I think she just used corn or canola oil.


----------



## backwoodsman7 (Mar 22, 2007)

I would oil the wood with baby oil, as much as will soak in. It protects the wood from water, or just drying out and cracking. Works well on cutting boards too. Do NOT use an oil that will go rancid, like vegetable oil, or you'll regret it.


----------



## Gayle in KY (May 13, 2002)

Baby oil is scented. Maybe mineral oil would be better?


----------



## backwoodsman7 (Mar 22, 2007)

Gayle in KY said:


> Baby oil is scented. Maybe mineral oil would be better?


I don't recall seeing scented baby oil, maybe because I wasn't looking for it. But, certainly you'd want unscented, so mineral oil would be perfect. In fact I believe most of what I have now is labeled mineral oil.


----------



## fishhead (Jul 19, 2006)

Thanks! I think I used mineral oil on my wooden cutting board. I scrubbed the slicer with plain water and a brush yesterday. The water that came off was brown.

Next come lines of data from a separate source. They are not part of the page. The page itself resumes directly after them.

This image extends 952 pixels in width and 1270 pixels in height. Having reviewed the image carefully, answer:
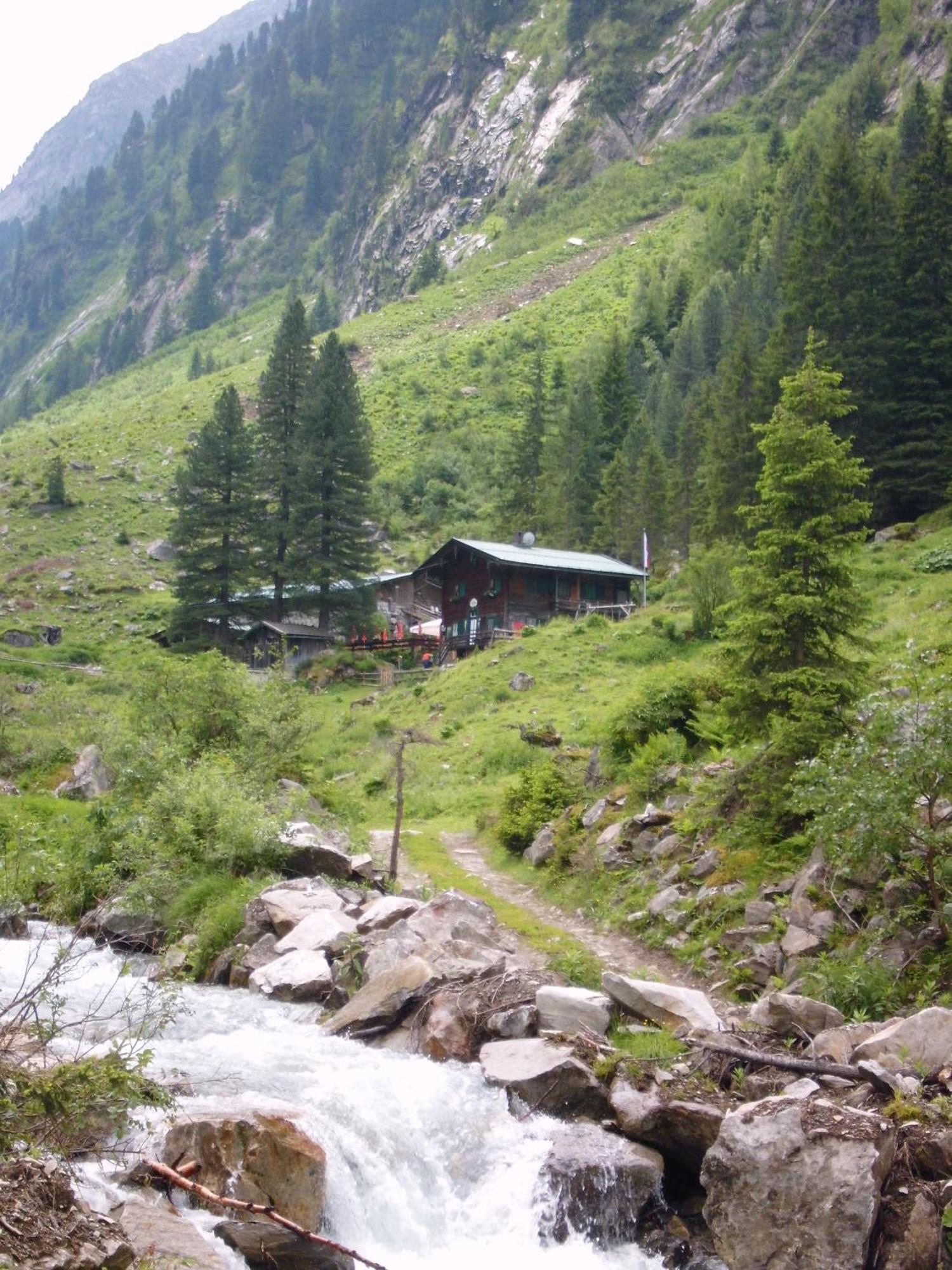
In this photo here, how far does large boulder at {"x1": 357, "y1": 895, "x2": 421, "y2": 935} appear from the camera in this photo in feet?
52.2

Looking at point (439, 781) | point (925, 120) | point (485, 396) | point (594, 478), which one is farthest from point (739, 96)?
point (439, 781)

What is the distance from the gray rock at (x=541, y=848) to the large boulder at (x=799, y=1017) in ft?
34.7

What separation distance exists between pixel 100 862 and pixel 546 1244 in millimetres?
12679

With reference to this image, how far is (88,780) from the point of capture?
24219 mm

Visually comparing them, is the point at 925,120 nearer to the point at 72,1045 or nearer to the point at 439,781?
the point at 439,781

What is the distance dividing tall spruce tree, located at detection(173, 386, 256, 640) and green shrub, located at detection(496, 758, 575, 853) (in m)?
29.6

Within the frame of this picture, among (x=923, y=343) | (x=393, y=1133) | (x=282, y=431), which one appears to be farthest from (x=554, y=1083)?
(x=282, y=431)

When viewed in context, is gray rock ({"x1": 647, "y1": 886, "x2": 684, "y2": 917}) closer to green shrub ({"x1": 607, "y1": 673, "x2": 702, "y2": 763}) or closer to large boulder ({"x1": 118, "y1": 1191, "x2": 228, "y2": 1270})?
green shrub ({"x1": 607, "y1": 673, "x2": 702, "y2": 763})

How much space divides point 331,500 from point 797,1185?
47404mm

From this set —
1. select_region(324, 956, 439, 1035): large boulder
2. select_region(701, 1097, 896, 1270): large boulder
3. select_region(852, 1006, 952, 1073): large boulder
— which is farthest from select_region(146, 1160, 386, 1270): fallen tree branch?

I wonder if I shouldn't hit it with sand paper?


----------



## Gayle in KY (May 13, 2002)

It probably wouldn't hurt.


----------



## empofuniv (Oct 14, 2005)

Mineral oil was the only oil used in the restaurants I've worked in for wood counters, wooden cutting boards and for lubricating any of the cooler chests doors when needed. That was about 30yr ago, things may have changed.


----------



## fishhead (Jul 19, 2006)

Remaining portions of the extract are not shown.